壁際に螺旋階段が一つだけある空虚な広間だ。四方にひらけた部屋には、ボスどころかアンデッドの影すら見当たらない。
「どうやらボスはいないみたいだな」
アゴ割れ戦士がつぶやくと、張りつめていた空気が弛緩する。冒険者たちは視線を交わすと、苦笑したり、拍子抜けしたように溜息をついたりと、十人十色の反応を見せる。

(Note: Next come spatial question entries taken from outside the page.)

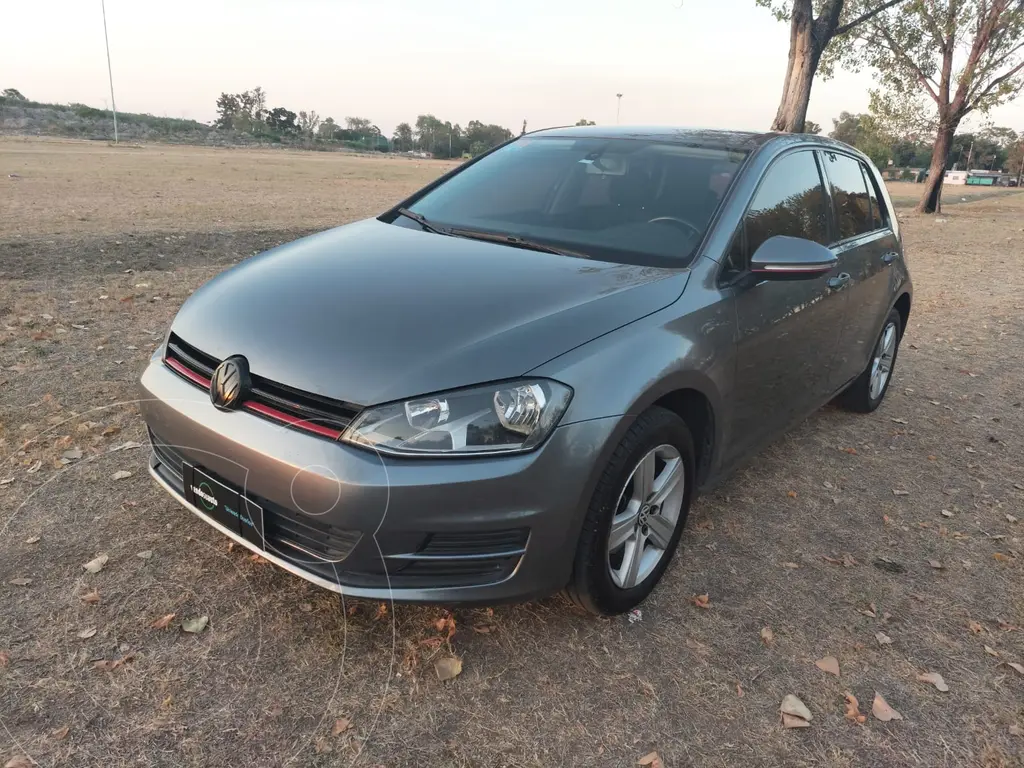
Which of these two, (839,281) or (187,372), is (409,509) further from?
(839,281)

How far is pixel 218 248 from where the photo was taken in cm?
907

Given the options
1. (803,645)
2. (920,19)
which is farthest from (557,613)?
(920,19)

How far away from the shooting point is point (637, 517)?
8.21 ft

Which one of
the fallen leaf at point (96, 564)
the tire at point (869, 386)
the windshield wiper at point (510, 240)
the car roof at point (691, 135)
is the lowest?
the fallen leaf at point (96, 564)

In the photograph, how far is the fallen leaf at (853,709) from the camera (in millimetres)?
2242

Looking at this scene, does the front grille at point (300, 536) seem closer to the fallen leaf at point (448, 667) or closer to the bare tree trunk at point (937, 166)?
the fallen leaf at point (448, 667)

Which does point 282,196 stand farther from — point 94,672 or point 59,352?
A: point 94,672

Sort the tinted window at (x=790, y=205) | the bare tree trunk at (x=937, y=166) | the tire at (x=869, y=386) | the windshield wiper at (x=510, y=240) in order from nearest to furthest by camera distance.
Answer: the windshield wiper at (x=510, y=240)
the tinted window at (x=790, y=205)
the tire at (x=869, y=386)
the bare tree trunk at (x=937, y=166)

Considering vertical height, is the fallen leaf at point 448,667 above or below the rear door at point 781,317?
below

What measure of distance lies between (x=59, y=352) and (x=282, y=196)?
13.0 metres

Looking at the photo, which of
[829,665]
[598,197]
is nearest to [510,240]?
[598,197]

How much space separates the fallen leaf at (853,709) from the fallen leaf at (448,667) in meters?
1.21

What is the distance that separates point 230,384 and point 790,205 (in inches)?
99.6

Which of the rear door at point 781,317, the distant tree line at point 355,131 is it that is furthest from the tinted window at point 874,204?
the distant tree line at point 355,131
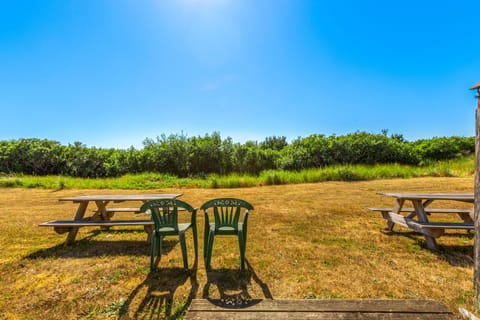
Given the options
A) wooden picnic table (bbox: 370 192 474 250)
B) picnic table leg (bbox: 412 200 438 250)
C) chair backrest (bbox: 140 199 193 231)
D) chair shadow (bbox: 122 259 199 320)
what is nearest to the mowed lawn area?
chair shadow (bbox: 122 259 199 320)

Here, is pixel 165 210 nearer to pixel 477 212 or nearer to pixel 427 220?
pixel 477 212

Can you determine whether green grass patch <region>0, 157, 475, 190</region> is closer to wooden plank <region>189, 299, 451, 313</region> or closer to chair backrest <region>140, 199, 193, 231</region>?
chair backrest <region>140, 199, 193, 231</region>

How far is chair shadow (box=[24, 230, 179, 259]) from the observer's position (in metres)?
3.51

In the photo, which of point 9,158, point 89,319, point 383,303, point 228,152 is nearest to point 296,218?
point 383,303

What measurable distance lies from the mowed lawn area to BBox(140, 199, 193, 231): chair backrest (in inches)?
23.6

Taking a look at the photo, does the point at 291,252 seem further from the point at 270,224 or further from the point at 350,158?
the point at 350,158

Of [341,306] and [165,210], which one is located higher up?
[165,210]

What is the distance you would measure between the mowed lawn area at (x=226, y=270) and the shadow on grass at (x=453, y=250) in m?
0.01

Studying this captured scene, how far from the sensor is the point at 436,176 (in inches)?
505

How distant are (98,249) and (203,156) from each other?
12.3m

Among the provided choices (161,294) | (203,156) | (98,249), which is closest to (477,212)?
(161,294)

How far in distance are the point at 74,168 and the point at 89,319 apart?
17809 millimetres

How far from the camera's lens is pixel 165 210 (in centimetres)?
306

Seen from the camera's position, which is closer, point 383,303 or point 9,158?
point 383,303
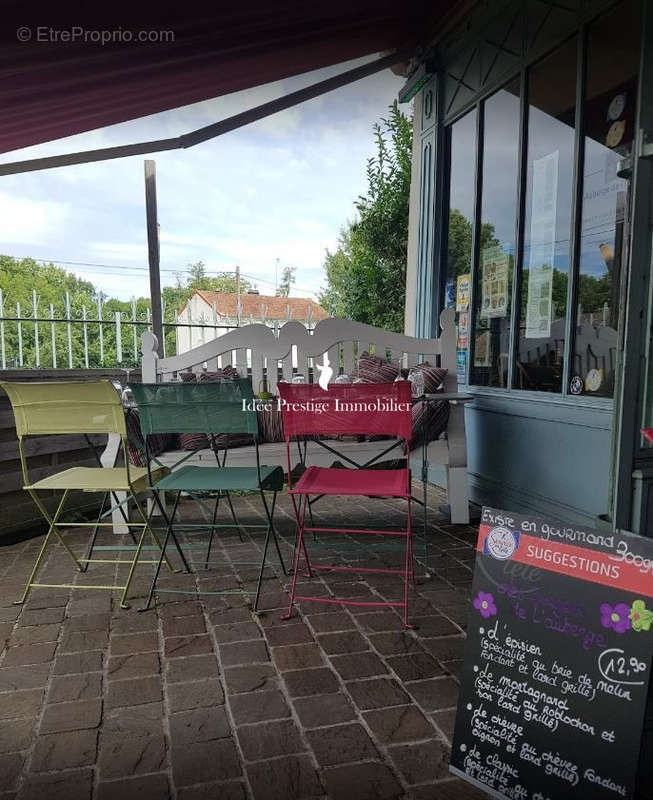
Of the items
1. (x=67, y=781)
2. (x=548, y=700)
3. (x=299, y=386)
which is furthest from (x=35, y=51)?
(x=548, y=700)

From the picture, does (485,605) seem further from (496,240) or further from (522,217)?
(496,240)

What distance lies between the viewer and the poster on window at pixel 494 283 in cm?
476

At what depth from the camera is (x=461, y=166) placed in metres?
5.54

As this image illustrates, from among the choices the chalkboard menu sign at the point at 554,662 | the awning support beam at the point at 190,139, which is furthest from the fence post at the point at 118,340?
the chalkboard menu sign at the point at 554,662

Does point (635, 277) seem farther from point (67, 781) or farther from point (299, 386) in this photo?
point (67, 781)

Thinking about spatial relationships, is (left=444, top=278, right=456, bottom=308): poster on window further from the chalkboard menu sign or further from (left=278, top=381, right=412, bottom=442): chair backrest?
the chalkboard menu sign

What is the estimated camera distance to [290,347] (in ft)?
14.5

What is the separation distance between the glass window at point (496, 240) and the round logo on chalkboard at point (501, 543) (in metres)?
3.16

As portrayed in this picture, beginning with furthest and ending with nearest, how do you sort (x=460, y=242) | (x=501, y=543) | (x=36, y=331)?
(x=36, y=331) → (x=460, y=242) → (x=501, y=543)

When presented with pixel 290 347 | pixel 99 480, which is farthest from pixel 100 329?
pixel 99 480

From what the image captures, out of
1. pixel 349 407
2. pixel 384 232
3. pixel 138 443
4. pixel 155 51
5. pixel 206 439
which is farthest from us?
pixel 384 232

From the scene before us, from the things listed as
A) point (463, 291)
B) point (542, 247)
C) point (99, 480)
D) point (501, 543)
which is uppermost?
point (542, 247)

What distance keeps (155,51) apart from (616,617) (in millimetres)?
3858

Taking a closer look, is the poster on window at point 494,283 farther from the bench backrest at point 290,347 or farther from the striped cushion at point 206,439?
the striped cushion at point 206,439
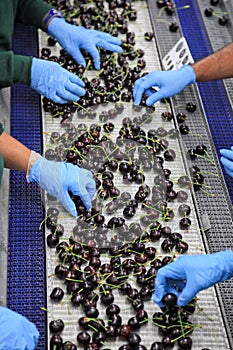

ハリスとしても残念な結果だ。この一団がボスを倒して戦利品が山分けになったら、レイドに参加していたかのように装い、さりげなく報酬だけもらうつもりだったのに。そうやすやすと甘い汁は吸えないらしい。
「ボスはいないが、隠されたお宝があるかもしれない。みんなで手分けして探そう。うっかりトラップを発動させないように注意してくれよ」
アゴ割れ戦士が冗談まじりに探索を命じる。みんな穏やかな面持ちになって、広間の調査にとりかかった。
まだ宝がある可能性は捨てきれない。宝が見つかって山分けになったら、ハリスもさりげなくもらいにいこう。その腐った性根は人としてどうかと思うが、盗賊って物を盗む人のことだからね。職業的には間違っていない。
「ったく、変に緊張させやがってよ」
カイトは弓の構えをといて胸をなでおろす。キヨミも脱力していた。
「ま、仮にボスがいたとしても問題なかったわね。わたし達には、シルフィアがついているんだから」
「そうだな」
「はい、シル先輩がいるかぎり、わたし達は無敵です」
得意げにセシリーは微笑む。追従するようにエヴァンスが同意した。キヨミはシルフィアの話題になると活き活きとする。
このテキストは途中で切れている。